> **Passage to read**:
━━━━━━━━━━━━━━━━━━━━

Emotional Abuse

title Emotional Abuse
author Erin Hutton
publication Remix
date 2005/12
issue Vol 07 No 12
pages pg26 pg28 pg30

"Emotional Abuse" was an interview by Erin Hutton in Remix magazine, Vol 07 No 12, 2005-12.

Original Text[edit]

This is an original text copied verbatim from the original source. Do not edit this text to correct errors or misspellings. Aside from added wikilinks, this text is exactly as it originally appeared.

Dec 1, 2005 12:00 PM, By Erin Hutton

Perfection is a nebulous concept, one that varies dramatically depending on who or what is directing the point of comparison. In terms of music production, perfection is now generally sought after through true-to-life analog emulations and pristine digital recordings. But that ideal doesn't appeal to Scottish duo Boards of Canada, which seeks the opposite in its music. Mike Sandison and Marcus Eoin's idea of audio perfection exists in a surreal wash of imperfection — sound and instrumentation crippled and maimed to reveal a vintage beauty inspired by the sights and sounds of the past.

━━━━━━━━━━━━━━━━━━━━

Short descriptive text snippets:
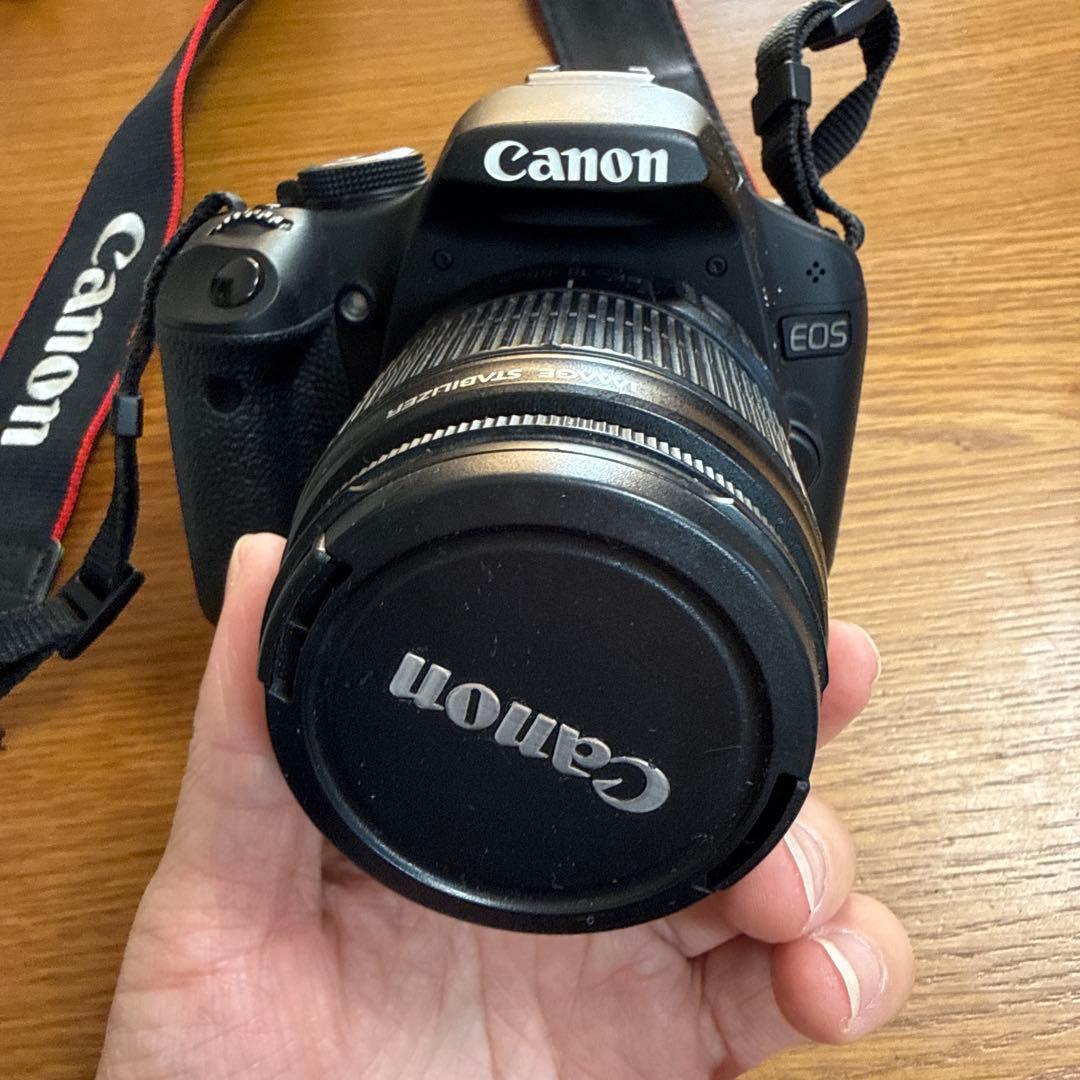 デジタルカメラ Canon EOS KISS X3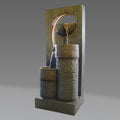 Multi-level water fountain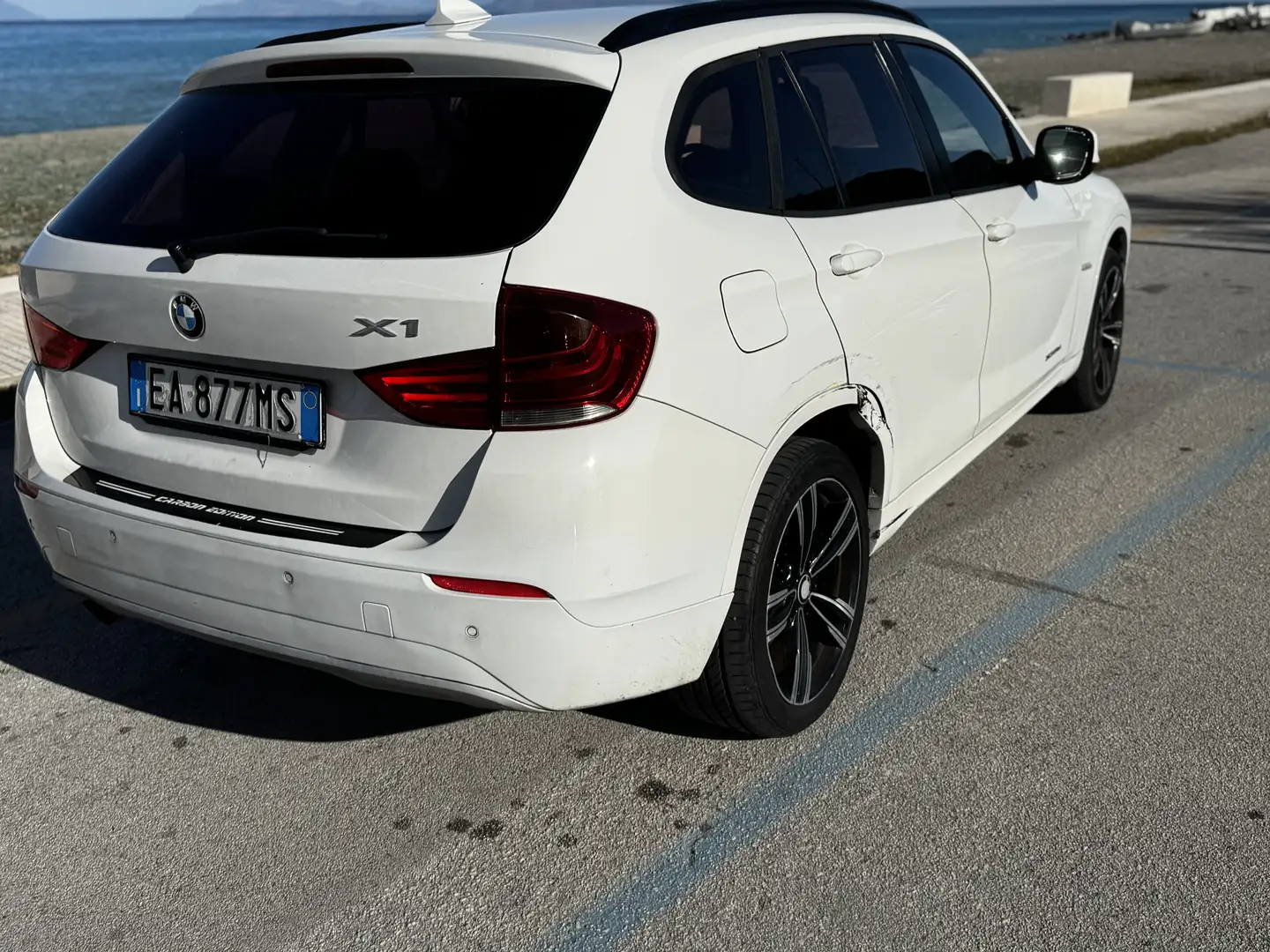 BMW X1 xdrive20d Futura - full optional - 2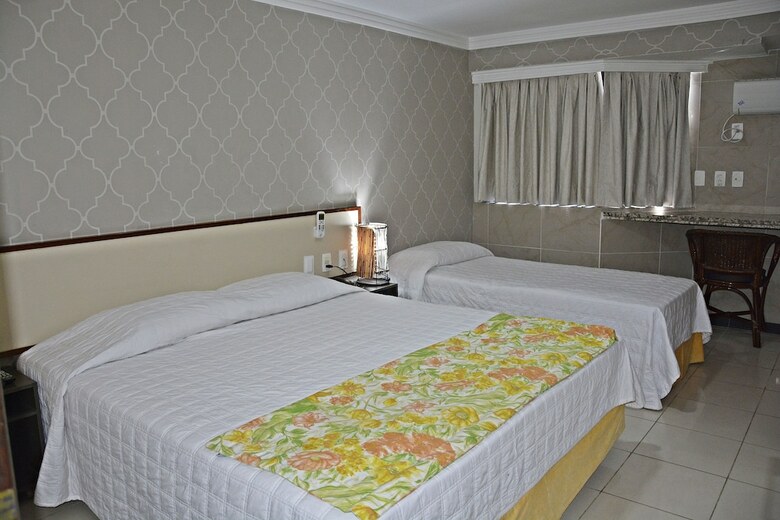 Atl�ntico Praia Hotel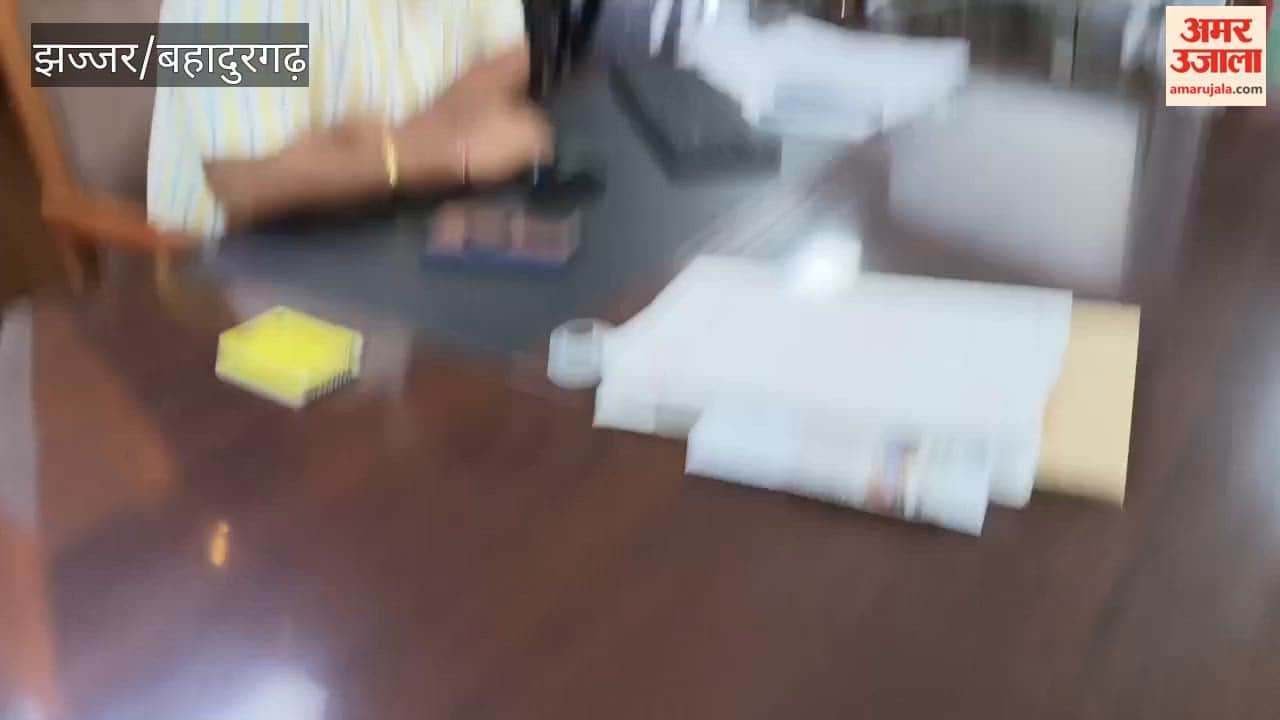 House listing work in Jhajjar will be conducted from May 1st to May 30th.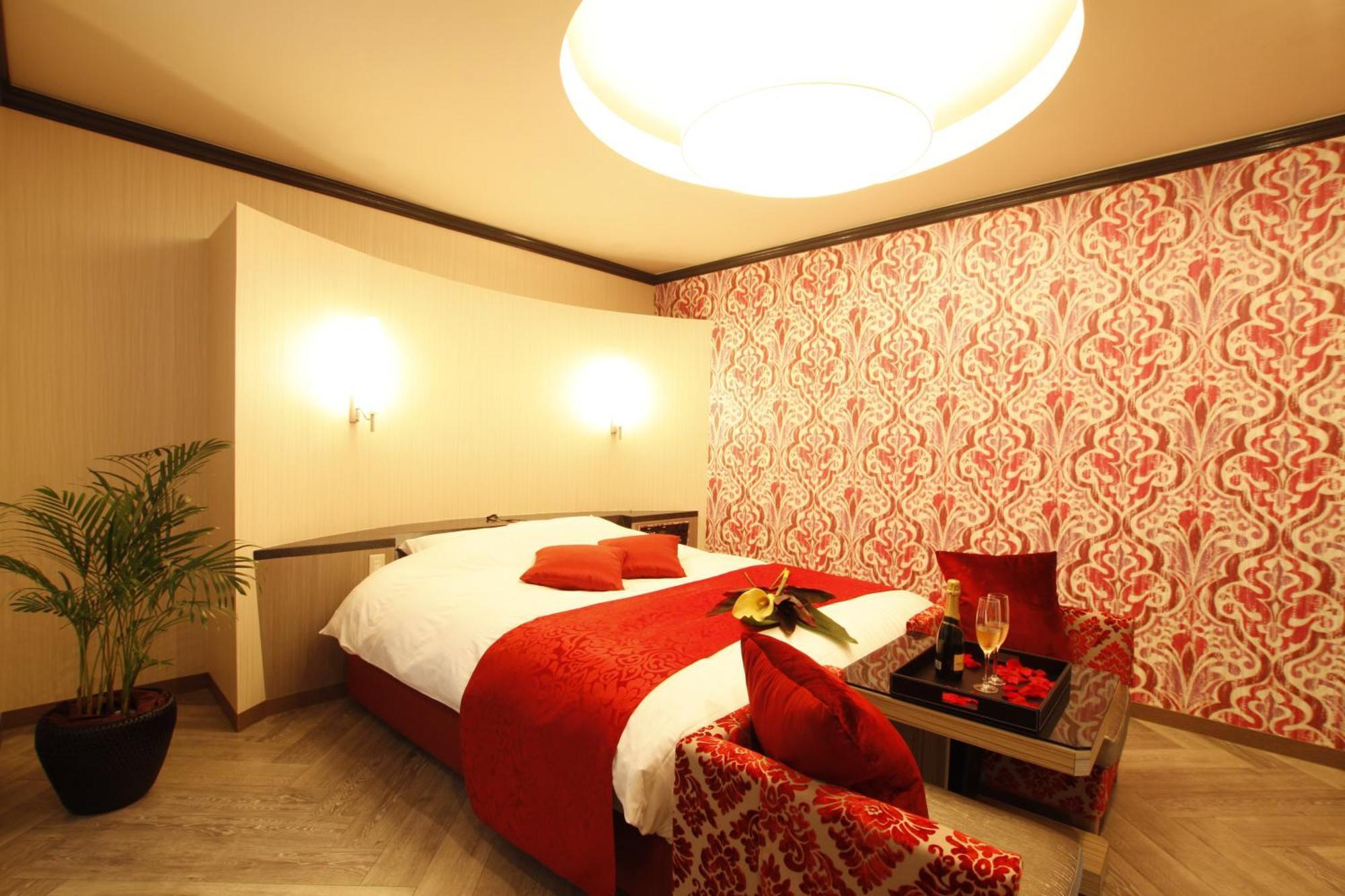 Hotel Musee Rifu -Adult Only- Dış mekan fotoğraf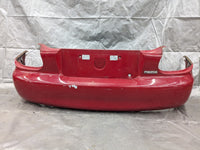 1999-2005 Mazda Miata Rear Bumper Cover, Red  99-05 OEM 1…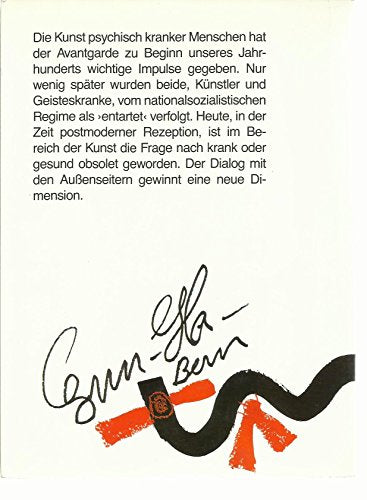 Von einer Wellt zu'r Andern. Kunst von Außenseitern im Dialog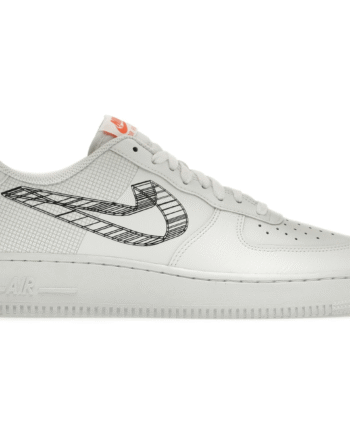 Nike Air Force Low Swoosh Graphic - Nike 337688506  - 195867254731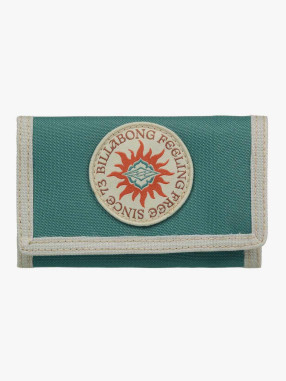 BILLABONG Портмоне TRIBONG PATCH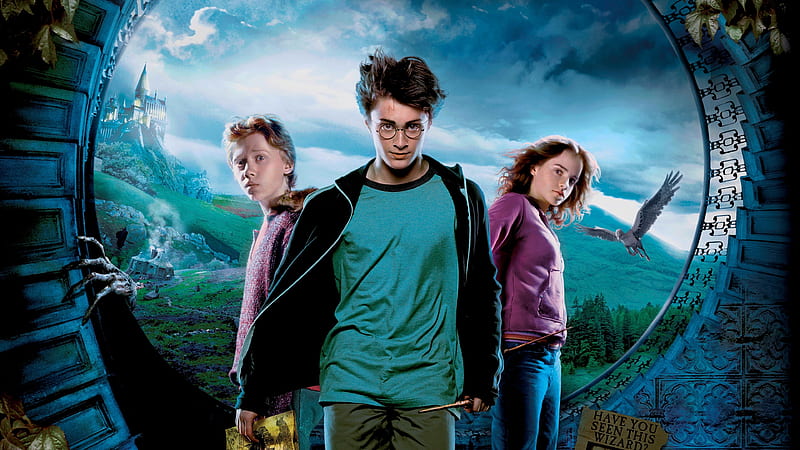 Harry Potter, Harry Potter and the Prisoner of Azkaban, HD wallpaper |  Peakpx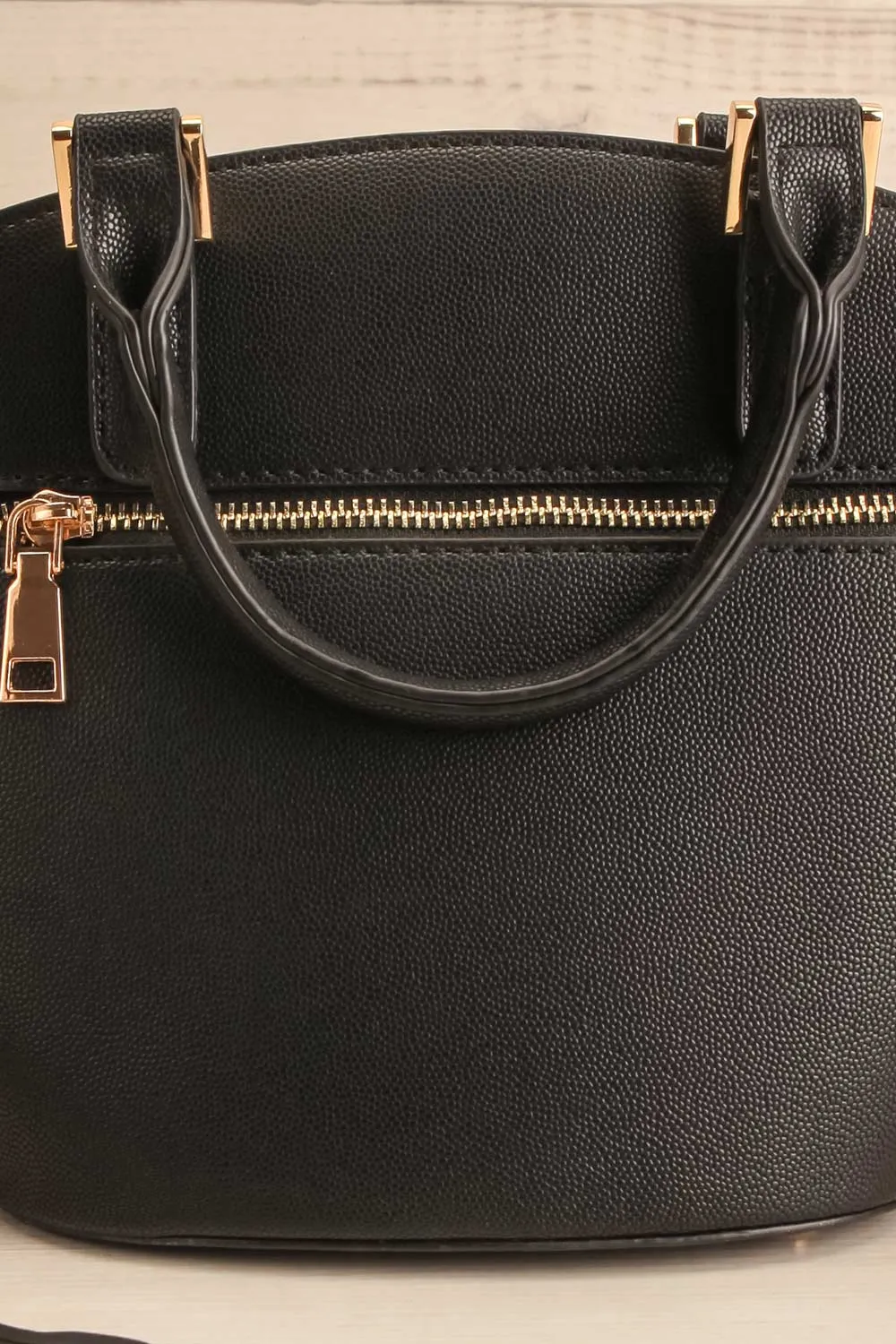Olivier de Bohème Black | Crossbody Handbag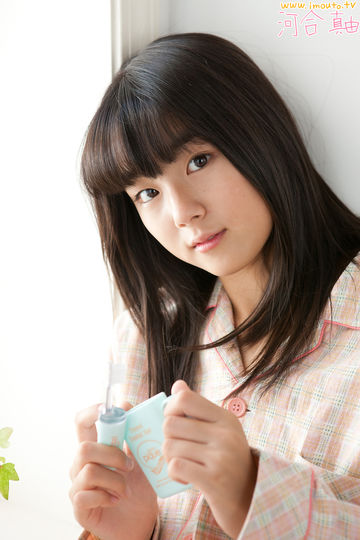 Mayu Kawai 河合真由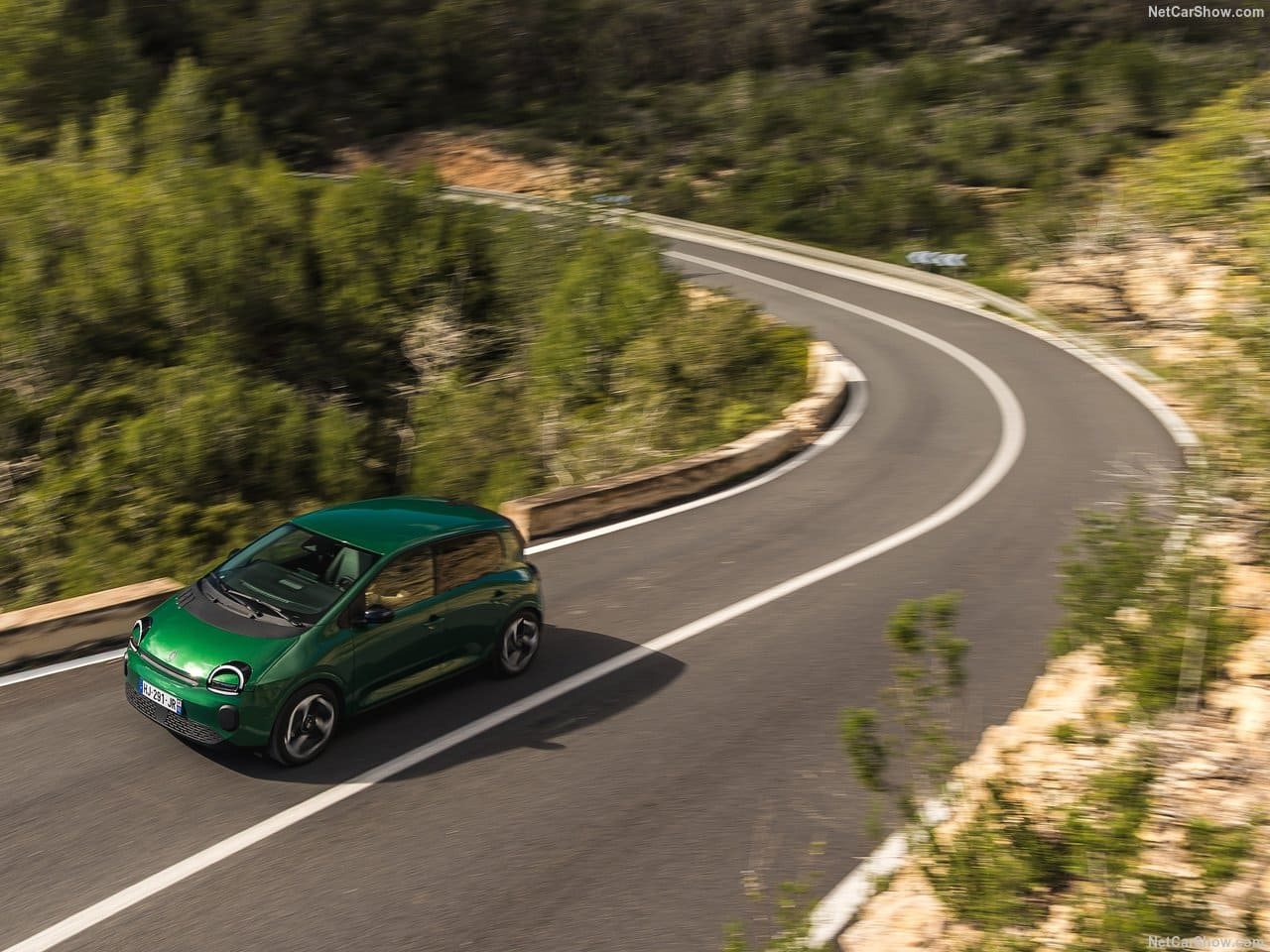 RENAULT TWINGO E-TECH EV, foto 28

━━━━━━━━━━━━━━━━━━━━

> **Task set**:
**A)** Which people does the Boards of Canada interview name? List them all.
**B)** Answer these questions from the Boards of Canada interview:
(i) Which magazine ran the interview?
(ii) What volume and issue numbers did it appear in?
(iii) What nationality does it give for the duo?
**C)** In the Boards of Canada interview, copy the part from "Dec 1, 2005" up to and including "of the past.", with "duo" changed to "pair".

> **Answer list**:
**A)** Erin Hutton, Mike Sandison, Marcus Eoin

**B)**
(i) Remix
(ii) Vol 07 No 12
(iii) Scottish

**C)**
Dec 1, 2005 12:00 PM, By Erin Hutton

Perfection is a nebulous concept, one that varies dramatically depending on who or what is directing the point of comparison. In terms of music production, perfection is now generally sought after through true-to-life analog emulations and pristine digital recordings. But that ideal doesn't appeal to Scottish pair Boards of Canada, which seeks the opposite in its music. Mike Sandison and Marcus Eoin's idea of audio perfection exists in a surreal wash of imperfection — sound and instrumentation crippled and maimed to reveal a vintage beauty inspired by the sights and sounds of the past.